While for the most part you are right about immigrant labour in airpports, another reason is very simple: most Canadians only speak English (and maybe French), where people from most other countries speak several languages fluently. Also, say someone of Arabic descent (and language) is applying for a job and someone who only speaks English and French is applying. There are high chances that that person who speaks Arabic also speaks French as well as Arabic. That’s an advantage few “ethnic” Canadians have. However, that immigrant may only have basic English, which is why they can’t get a “better” job.
Besides that, I agree that many Canadians have lost “honour” or any sense of it. I have noticed my own lack here in Korea and have been striving to learn how to obtain, and hereafter live with, honour.
Good thoughts. I agree with becks, though one need not look too much further than the aiports to see immigrants working “menial” jobs, jobs that us “ethnic” (well put) Canadians, both Christian and non, would find beneath us.
I think part of what makes immigrants able to do their work so honorably is that they know how to be thankful. We’ve been reared in a society that doesn’t easily reward thankfulness. The spirit we’re after is discontentment, perhaps synonymous with ambition, because it’s a spirit fine-tuned to achieve the capitalist mandates: growth, the bottom line, bigger, better, maximize, etc.
becks: You’re right about those pragmatic reasons, at least in airports. I hadn’t thought of that angle, but you as a language teacher have a perspective that I don’t think about much here in English-only land. However, as Tony pointed out, that immigrants work what we consider “menial” jobs is not restricted to airports by any means.
tony: Gratitude is certainly something we’re almost entirely incapable of, and something we desperately need to learn. And yet, my Western upbringing makes me readily equate gratitude with fatalism…
i, like you matt, have spent much time in airports lately and have noticed similar things but my conclusion is a bit different.
im not sure that the immigrants have each individually (nor individually influenced by their culture) to take honour in their work.
i also don’t think that immigrants are more thankful inherently.
rather i think they succeed in living an honorable and thankful existence at work because they are continously surrounded by a community which supports their reasons for being there (in canada, working lots) and which provides the joy of doing something together. i, like any other human, can last a lot longer on the chain gang with a couple friends chipping away next to me.
muslims do community better than us (christians in the west) and because of this, they can effectively resist the shame that is a temptation for anyone that works at burger king.
so i don’t think the answer is to ‘get honour’ or ‘get thankful’ but rather seek to surround ourselves with the family we’ve been given, accepting the support which exists in embryonic form in every group of Christians gathered.
peace matt, love this blog!
joel mason: good pushback and critique my brother. :) I completely agree that their sense of honor derives from a strong community ethos which helps them to overcome the pervasive individualism that cripples people in our culture.

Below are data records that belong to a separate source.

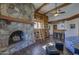 Comfortable living room featuring a stone fireplace, bookshelves, and cozy seating at 40445 N 32Nd St, Cave Creek, AZ 85331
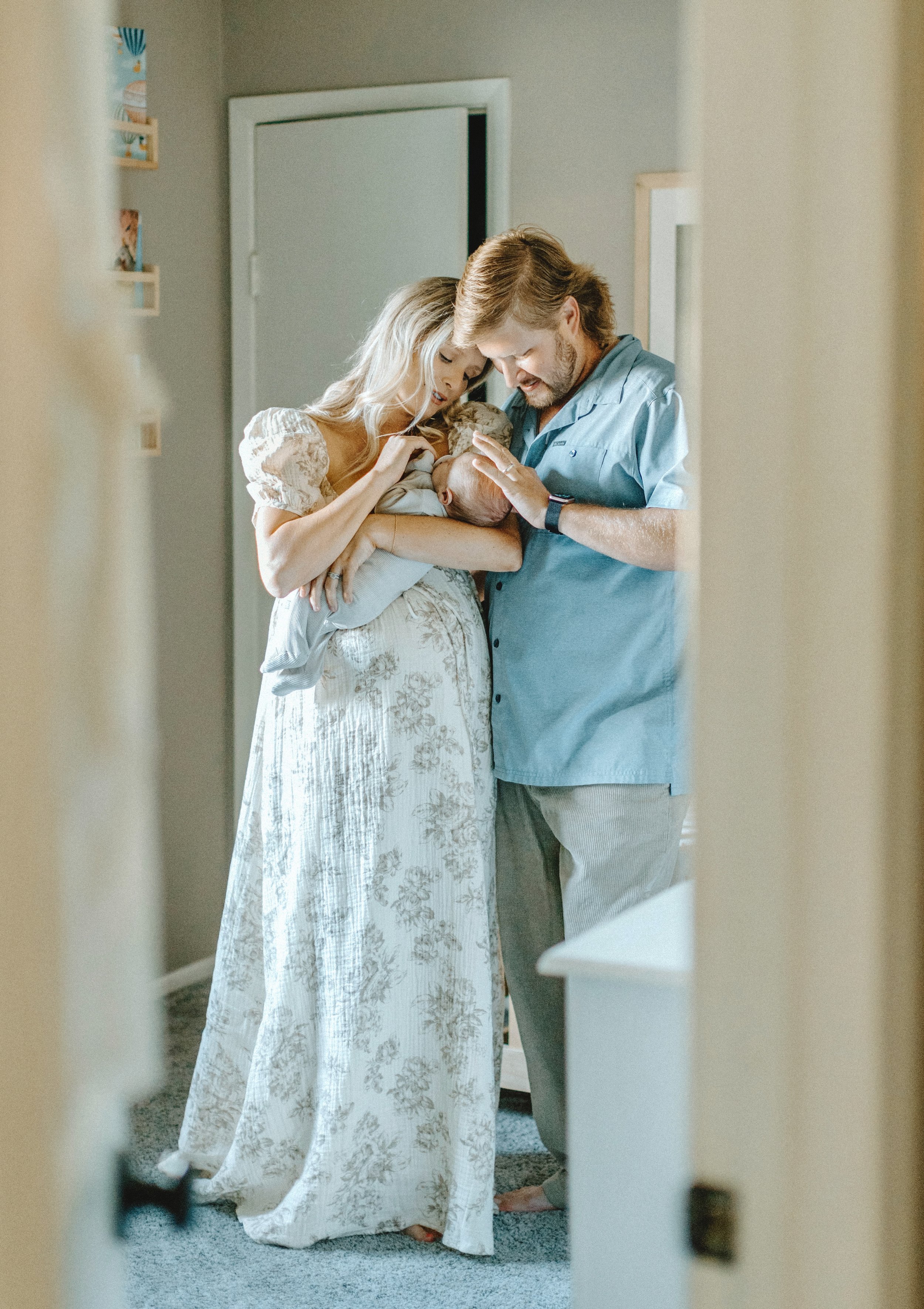 Soft morning light filters through the nursery window as this New Orleans family snuggles their newborn during an in-home lifestyle session. Captured in the comfort of their home, this photo highlights the quiet, tender moments of early parenthood—ge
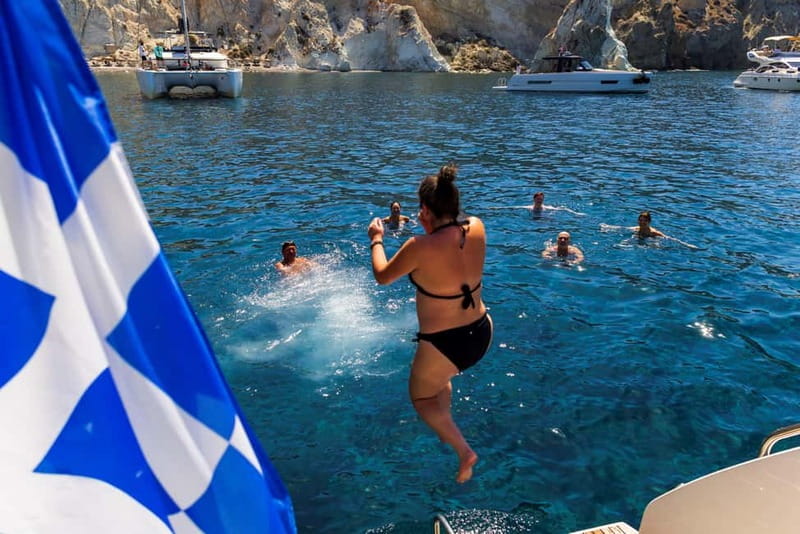 Santorini: Exclusive Private Cruise for a Luxurious Escape - Red Beach from sea level: photos first, sandals last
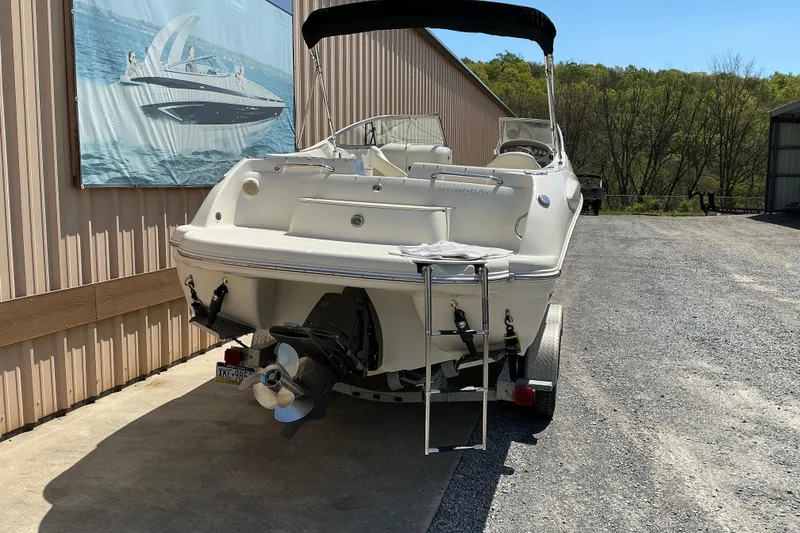 Slide: The Image of 2010 Stingray 250 LR boat on trailer, parked near a building with a marine poster. - 3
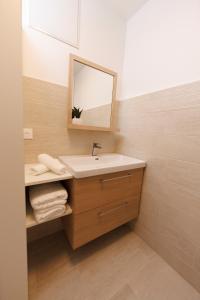 a bathroom with a sink and a mirror at Le 7 KLÉBER in Colmar +11 photos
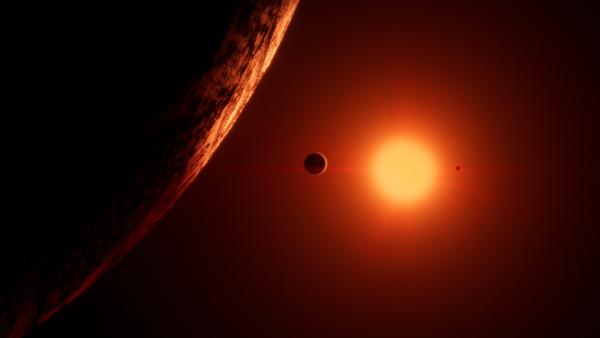 Bild 1 von 8: Trappist 1 ist ein Roter Zwerg. Er hat nur 10 Prozent der Masse der Sonne und 1 Prozent ihrer Helligkeit. Sein rotes Licht erhellt schwach seine sieben erdgroßen Planeten.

So, I completely agree that to become an honorable person requires finding ourselves within community. This is where we find the traditions, conventions and stories that tell us who we are and who we should aspire to be. Out of this honor and thankfulness will flow, I think.

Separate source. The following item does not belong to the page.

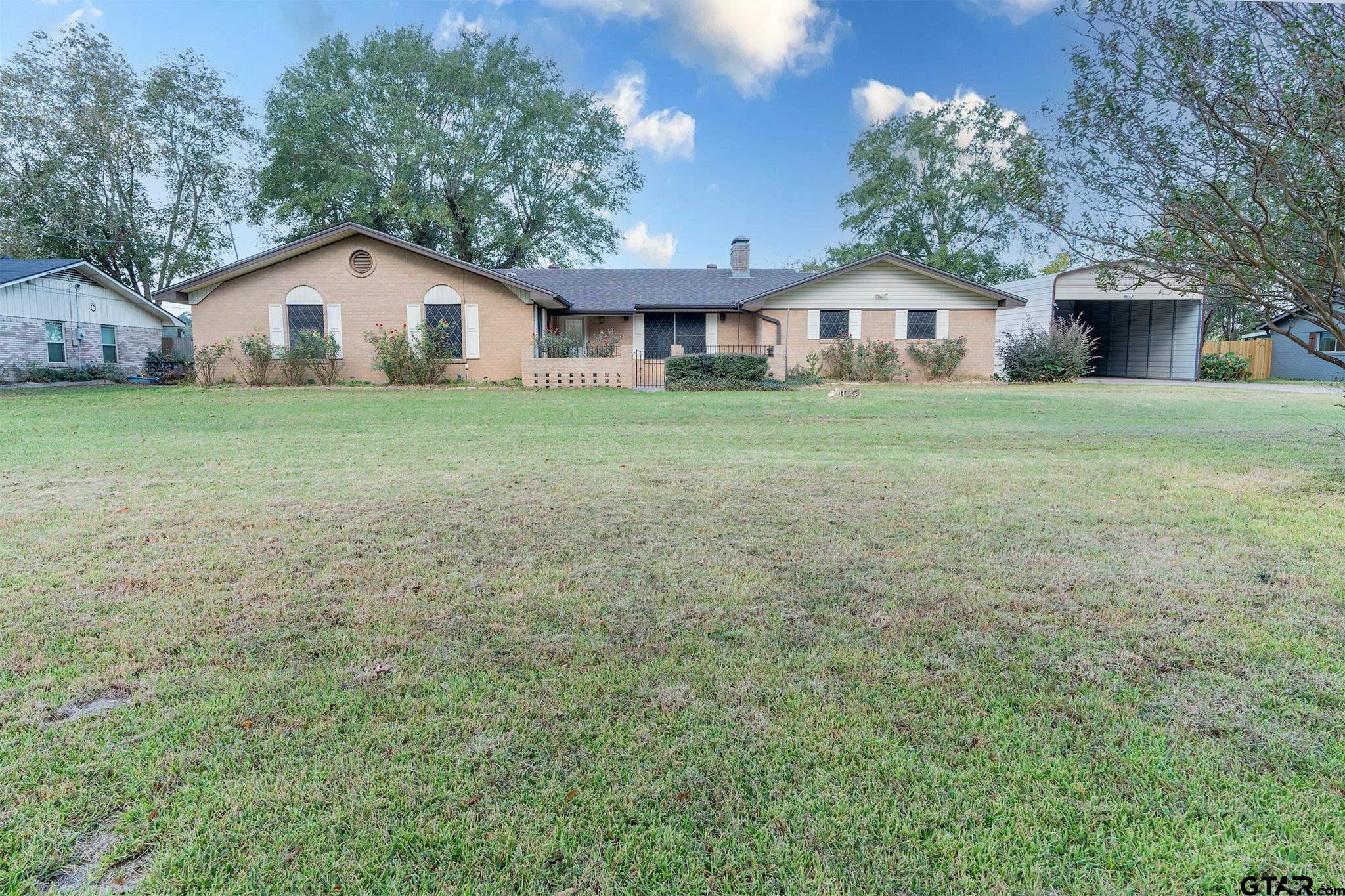 a view of house with backyard and garden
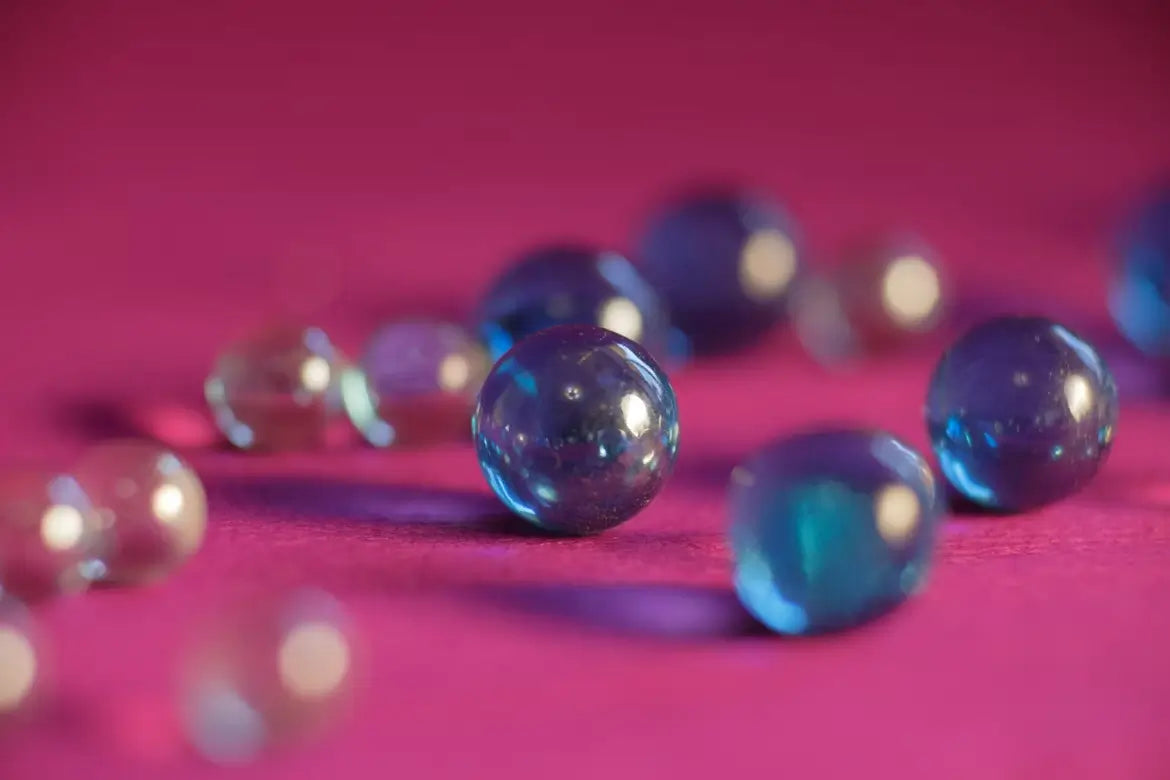 Glass beads used for filling a weighted pillow sitting on a flat surface.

I’ve been thinking about honour a bit too, curious as to where it is in daily life. how people can honour and dishonour each other in their interactions. At MISA (Halifax’s Metro- Immigrant Settlement Association) we were talking about explaining different words as concepts… anyways, honour came up. i can’t figure a definition that really surmizes it, but it seems to be something to do with respect and dignity, but also with the person you have aspoused yourself to be, and whether that you being true or not. doing right by something or someone based on the terms of what dignifies, not what will merely serve your own ends. the binary of it seems to do with deception and deceitfulness, selfishness and prejudice.
Steph: Yeah, it’s definitely a difficult-to-define concept, but you seem to be hitting all the right notes there.